--- Exercise material ---
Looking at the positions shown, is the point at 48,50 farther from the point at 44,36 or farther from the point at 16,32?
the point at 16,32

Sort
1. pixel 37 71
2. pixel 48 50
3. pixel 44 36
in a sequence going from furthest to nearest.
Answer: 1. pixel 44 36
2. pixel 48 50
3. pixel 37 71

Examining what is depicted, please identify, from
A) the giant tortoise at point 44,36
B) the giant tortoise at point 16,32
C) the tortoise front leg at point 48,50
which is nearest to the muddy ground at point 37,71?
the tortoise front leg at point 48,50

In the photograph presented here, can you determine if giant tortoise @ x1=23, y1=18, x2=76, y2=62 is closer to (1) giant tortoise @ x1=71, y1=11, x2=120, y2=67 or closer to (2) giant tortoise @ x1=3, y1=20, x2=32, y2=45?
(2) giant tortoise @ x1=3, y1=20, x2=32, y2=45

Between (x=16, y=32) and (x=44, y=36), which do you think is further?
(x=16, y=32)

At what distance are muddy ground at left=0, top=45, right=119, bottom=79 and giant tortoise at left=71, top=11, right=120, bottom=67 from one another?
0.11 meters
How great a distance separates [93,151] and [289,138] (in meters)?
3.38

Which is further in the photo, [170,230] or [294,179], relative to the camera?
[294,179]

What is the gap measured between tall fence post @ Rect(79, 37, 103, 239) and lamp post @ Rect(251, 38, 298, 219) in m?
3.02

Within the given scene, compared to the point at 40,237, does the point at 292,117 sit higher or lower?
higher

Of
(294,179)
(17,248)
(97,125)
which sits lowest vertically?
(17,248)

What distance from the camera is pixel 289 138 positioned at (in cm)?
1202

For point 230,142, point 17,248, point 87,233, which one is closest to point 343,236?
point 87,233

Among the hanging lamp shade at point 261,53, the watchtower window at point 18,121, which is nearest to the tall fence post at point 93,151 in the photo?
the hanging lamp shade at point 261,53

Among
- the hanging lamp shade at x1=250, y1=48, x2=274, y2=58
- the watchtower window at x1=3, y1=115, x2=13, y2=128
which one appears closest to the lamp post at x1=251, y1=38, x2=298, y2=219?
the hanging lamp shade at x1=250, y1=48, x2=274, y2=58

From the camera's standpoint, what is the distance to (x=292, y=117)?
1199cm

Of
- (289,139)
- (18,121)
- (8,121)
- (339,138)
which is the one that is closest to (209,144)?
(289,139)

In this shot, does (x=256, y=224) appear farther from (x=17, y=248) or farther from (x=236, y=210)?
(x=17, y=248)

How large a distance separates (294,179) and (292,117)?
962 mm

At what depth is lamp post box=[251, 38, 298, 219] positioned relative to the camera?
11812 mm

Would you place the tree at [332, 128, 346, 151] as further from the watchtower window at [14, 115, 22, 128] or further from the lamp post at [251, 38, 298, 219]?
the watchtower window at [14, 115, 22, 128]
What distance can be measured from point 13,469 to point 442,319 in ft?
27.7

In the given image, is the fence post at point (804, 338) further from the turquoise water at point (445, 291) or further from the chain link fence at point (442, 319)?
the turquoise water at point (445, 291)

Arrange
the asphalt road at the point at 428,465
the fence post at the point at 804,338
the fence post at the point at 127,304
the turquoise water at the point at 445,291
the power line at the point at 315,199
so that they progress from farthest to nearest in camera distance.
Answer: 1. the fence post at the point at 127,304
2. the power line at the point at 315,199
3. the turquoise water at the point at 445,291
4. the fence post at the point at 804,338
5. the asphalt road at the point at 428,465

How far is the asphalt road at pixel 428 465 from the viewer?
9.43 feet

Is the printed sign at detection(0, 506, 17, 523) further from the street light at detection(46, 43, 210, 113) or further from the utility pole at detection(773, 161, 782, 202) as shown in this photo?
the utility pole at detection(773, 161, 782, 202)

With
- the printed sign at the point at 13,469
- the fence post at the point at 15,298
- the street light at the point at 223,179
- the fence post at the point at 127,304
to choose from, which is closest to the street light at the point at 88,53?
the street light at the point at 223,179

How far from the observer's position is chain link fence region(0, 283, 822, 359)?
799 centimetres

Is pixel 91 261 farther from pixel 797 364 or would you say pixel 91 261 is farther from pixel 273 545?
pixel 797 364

--- To be done ---
Copy the material from its start through the line containing "3. pixel 37 71", switching "sequence" to "order" and leaving everything else unchanged.

--- Written reply ---
Looking at the positions shown, is the point at 48,50 farther from the point at 44,36 or farther from the point at 16,32?
the point at 16,32

Sort
1. pixel 37 71
2. pixel 48 50
3. pixel 44 36
in a order going from furthest to nearest.
Answer: 1. pixel 44 36
2. pixel 48 50
3. pixel 37 71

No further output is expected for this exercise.